Autre avantage non négligeable : Hokkaidō est moins exposée aux risques sismiques que d’autres régions du Japon. Or, quand on installe des machines coûtant plusieurs centaines de millions de dollars, on préfère éviter les tremblements de terre.
Enfin, l’espace. À Tokyo ou Osaka, la densité urbaine rend tout développement complexe et coûteux. À Hokkaidō, il est encore possible de construire sur des centaines d’hectares, en prévoyant routes, logements, infrastructures et zones d’expansion. Et pour souligner son intégration dans le territoire, Rapidus prévoit même de couvrir les toits de ses usines de pelouse, comme un symbole de la cohabitation entre nature et technologie.
Le Japon veut redevenir un géant des puces
Dans les années 1980, le Japon était le leader mondial des semi-conducteurs. Il contrôlait plus de la moitié du marché, avec six entreprises dans le top 10 mondial. Mais une série de décisions politiques, de retards technologiques et un modèle industriel mal adapté à l’évolution du marché ont provoqué un déclin spectaculaire.
Aujourd’hui, le Japon ne représente plus qu’une fraction du marché mondial, principalement dans les équipements, les matériaux et la mémoire.
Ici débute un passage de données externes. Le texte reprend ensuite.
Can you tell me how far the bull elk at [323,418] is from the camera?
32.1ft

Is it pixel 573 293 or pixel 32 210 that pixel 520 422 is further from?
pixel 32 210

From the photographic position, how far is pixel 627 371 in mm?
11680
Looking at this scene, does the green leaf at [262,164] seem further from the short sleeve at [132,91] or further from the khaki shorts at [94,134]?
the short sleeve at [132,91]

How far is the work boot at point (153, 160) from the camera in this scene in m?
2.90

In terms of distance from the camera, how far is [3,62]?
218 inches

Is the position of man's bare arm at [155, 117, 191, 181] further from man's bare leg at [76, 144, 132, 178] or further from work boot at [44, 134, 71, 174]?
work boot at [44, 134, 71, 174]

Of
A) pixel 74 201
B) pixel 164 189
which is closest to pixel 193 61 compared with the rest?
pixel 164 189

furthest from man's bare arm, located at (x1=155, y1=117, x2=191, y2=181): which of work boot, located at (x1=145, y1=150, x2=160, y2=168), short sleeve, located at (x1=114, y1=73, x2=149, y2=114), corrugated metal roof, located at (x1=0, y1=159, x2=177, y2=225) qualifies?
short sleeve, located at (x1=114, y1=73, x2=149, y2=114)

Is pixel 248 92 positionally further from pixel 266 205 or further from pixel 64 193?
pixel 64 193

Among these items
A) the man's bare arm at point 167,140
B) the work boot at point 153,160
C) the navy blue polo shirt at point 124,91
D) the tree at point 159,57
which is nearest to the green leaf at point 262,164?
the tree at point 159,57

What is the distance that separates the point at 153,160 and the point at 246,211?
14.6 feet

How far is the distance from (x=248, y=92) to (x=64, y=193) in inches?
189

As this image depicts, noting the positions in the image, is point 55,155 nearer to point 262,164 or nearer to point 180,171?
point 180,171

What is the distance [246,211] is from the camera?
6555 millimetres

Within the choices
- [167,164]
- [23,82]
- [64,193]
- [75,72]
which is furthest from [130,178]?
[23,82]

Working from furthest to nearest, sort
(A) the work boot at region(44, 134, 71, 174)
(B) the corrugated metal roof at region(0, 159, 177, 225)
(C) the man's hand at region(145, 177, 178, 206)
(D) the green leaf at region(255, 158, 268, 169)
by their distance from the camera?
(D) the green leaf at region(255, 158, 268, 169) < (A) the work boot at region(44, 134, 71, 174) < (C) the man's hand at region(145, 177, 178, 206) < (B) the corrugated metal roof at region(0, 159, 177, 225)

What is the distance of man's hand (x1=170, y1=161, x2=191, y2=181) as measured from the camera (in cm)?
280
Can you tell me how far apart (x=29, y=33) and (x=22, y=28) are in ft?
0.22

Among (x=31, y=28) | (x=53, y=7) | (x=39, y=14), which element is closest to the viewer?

Depuis 2020, le gouvernement japonais a décidé de relancer massivement le secteur, avec près de 27 milliards de dollars investis dans des projets comme ceux de TSMC à Kumamoto, de Micron à Hiroshima et, bien sûr, de Rapidus à Hokkaidō.
Un nouveau plan massif a été annoncé fin 2024 : 10 000 milliards de yens, soit environ 65 milliards de dollars, d’ici 2030 pour soutenir les semi-conducteurs et l’intelligence artificielle. Rapidus est au centre de cette stratégie, et les aides publiques promises dépassent déjà plusieurs milliards de dollars.
Pour atteindre ses objectifs, Rapidus devra surmonter plusieurs obstacles de taille. Le premier est financier. Le coût estimé pour amener la fab à pleine capacité de production en 2 nm est d’environ 32 milliards de dollars. Les subventions actuelles ne suffisent pas : il faudra convaincre des investisseurs privés et des clients de miser sur une entreprise encore jeune.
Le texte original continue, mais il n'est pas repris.